─── Text for analysis ───

Starwood to increase budget hotels exposure

The Greenwich, Connecticut-based private equity real estate firm aims to increase its exposure to the budget hotel sector and could sacrifice parts of its luxury hotel portfolio to execute the strategy shift.


Starwood Capital, the Greenwich, Connecticut-based firm headed by Barry Sternlicht, is to expand its investment in budget hotels and is preparing to offload some of its high end hotels in order to do so.

According to an interview in French newspaper Les Echos, Le Crillon hotel in Paris could be one of the hotels to be exited.

Sternlicht told the newspaper: “We are very happy with the performance of our budget hotel business. It is a very stable business. We want to grow that hotel sector.” He said the firm would probably sell some of its luxury hotels to enable the expansion, and would look closely at selling Le Crillon, which it nearly sold to Saudi-backed JJW Hotels & Resorts last year, if an “interesting” offer was made.

─── Records ───

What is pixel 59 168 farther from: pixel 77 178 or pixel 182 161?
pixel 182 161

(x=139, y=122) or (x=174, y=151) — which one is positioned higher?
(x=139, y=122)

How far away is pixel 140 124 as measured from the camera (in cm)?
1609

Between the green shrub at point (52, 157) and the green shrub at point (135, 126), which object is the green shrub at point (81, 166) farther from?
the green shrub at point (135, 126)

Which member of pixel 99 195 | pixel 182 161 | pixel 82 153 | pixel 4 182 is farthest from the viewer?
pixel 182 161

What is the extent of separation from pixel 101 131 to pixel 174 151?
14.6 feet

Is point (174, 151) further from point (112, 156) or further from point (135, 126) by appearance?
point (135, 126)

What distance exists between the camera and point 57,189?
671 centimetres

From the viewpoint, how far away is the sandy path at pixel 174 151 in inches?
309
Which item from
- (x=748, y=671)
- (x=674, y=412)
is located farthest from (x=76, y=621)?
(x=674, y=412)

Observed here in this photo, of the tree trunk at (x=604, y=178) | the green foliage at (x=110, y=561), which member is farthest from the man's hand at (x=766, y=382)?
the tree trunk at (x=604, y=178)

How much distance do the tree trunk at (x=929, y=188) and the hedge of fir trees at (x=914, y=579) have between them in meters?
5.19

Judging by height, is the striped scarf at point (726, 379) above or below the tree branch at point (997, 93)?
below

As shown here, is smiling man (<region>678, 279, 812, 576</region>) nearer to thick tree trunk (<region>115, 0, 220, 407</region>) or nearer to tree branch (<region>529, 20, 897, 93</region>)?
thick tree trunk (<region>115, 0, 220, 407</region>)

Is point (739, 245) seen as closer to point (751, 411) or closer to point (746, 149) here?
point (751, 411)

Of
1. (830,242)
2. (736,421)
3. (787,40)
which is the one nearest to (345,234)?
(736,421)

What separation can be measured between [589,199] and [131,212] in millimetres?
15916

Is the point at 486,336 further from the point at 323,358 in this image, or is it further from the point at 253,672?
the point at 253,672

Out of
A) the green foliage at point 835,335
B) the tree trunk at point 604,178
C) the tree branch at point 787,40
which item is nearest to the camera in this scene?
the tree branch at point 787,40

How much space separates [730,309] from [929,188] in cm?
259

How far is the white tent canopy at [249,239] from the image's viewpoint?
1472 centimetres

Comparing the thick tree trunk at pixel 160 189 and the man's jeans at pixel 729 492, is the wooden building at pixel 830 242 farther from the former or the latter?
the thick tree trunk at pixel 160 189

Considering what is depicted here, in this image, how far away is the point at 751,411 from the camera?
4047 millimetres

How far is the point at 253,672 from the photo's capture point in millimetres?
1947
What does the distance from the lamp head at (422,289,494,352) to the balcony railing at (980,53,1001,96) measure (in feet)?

───
─── Records ───

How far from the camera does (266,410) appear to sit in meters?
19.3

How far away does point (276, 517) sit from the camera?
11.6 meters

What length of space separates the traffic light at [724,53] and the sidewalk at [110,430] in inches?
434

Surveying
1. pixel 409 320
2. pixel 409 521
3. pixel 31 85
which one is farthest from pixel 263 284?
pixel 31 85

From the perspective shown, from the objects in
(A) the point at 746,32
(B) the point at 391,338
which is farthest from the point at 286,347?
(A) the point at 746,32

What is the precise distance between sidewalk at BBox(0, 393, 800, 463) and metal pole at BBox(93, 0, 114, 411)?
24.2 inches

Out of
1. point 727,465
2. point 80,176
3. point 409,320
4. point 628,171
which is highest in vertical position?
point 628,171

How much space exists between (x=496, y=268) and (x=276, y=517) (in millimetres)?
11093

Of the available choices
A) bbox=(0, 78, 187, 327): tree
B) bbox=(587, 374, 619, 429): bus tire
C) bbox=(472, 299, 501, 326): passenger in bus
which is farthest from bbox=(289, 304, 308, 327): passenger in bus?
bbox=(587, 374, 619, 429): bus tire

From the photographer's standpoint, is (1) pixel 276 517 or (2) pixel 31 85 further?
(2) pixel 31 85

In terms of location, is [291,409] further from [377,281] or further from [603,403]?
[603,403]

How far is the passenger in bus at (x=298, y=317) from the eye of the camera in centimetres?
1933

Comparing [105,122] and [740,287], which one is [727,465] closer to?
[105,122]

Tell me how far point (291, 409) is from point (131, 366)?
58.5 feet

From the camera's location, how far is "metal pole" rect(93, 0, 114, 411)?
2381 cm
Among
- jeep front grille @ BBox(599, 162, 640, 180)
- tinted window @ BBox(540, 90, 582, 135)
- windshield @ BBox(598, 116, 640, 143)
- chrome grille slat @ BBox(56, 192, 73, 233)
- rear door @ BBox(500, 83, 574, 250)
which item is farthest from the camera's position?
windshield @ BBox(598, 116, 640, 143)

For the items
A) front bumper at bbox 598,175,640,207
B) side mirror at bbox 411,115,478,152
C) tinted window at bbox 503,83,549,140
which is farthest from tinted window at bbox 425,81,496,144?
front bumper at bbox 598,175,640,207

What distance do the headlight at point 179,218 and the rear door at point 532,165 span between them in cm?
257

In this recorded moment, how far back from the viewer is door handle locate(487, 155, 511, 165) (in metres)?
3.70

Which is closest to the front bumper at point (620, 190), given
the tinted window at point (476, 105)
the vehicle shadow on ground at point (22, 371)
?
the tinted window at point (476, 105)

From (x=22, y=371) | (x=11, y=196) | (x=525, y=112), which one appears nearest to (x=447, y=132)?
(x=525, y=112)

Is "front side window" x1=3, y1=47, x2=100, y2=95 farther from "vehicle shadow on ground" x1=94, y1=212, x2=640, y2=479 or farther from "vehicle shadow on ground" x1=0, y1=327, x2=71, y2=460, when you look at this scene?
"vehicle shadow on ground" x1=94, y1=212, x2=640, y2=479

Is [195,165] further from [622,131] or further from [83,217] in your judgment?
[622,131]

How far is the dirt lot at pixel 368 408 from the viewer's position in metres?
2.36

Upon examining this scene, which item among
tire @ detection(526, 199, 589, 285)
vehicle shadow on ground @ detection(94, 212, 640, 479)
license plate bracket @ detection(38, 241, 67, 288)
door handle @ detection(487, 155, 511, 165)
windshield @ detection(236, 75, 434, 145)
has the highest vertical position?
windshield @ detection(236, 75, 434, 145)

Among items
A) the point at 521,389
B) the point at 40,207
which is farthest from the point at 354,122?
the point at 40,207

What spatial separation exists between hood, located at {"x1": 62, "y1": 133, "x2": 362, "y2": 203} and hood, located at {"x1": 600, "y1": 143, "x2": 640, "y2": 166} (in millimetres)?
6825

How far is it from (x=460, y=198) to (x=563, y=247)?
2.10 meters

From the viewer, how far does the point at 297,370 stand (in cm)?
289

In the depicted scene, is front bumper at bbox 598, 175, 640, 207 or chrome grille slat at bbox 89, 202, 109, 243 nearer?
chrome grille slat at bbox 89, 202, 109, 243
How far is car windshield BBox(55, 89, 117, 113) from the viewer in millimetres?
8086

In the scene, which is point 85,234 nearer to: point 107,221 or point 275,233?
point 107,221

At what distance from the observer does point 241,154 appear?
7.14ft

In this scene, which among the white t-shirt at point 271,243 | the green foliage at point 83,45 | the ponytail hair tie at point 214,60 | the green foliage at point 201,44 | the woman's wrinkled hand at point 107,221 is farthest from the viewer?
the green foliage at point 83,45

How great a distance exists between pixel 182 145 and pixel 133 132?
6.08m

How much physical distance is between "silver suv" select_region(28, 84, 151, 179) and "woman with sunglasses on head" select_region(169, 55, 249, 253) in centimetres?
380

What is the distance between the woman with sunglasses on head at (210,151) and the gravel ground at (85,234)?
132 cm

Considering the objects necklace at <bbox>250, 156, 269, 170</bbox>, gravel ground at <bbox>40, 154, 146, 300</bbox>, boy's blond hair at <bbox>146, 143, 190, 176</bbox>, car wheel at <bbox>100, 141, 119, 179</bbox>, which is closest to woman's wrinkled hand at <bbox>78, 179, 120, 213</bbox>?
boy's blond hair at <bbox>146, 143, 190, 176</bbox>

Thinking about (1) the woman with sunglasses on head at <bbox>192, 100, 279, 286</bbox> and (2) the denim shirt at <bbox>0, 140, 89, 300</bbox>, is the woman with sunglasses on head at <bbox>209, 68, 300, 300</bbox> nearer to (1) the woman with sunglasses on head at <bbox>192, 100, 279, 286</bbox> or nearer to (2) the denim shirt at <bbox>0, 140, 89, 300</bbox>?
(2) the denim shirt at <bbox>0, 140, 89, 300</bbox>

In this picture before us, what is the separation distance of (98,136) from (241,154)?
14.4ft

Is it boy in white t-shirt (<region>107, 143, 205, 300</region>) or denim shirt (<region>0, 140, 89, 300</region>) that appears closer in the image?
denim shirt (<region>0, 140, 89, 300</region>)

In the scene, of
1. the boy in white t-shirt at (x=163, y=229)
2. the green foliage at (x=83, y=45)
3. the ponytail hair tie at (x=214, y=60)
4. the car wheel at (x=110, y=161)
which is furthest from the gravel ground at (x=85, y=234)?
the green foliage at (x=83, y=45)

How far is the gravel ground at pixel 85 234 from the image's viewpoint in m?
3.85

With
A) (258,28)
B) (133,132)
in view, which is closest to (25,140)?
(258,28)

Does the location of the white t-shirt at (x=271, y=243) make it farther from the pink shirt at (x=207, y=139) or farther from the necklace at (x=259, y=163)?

───

## [Task list]
A) Reproduce the part of the Starwood article starting at "The Greenwich, Connecticut-based private" and ending at "order to do so.".
B) In one to three sentences, explain why Starwood Capital is prepared to sell some of its luxury hotels, according to the Starwood article.
The material has no connection to the article on Starwood's budget hotel plans.

## [Written responses]
A)
The Greenwich, Connecticut-based private equity real estate firm aims to increase its exposure to the budget hotel sector and could sacrifice parts of its luxury hotel portfolio to execute the strategy shift.


Starwood Capital, the Greenwich, Connecticut-based firm headed by Barry Sternlicht, is to expand its investment in budget hotels and is preparing to offload some of its high end hotels in order to do so.

B) Starwood Capital would sell some of its luxury hotels to enable the expansion of its budget hotel business. Sternlicht said the firm wants to grow that sector because it is very happy with the performance of its budget hotel business, which he called a very stable business.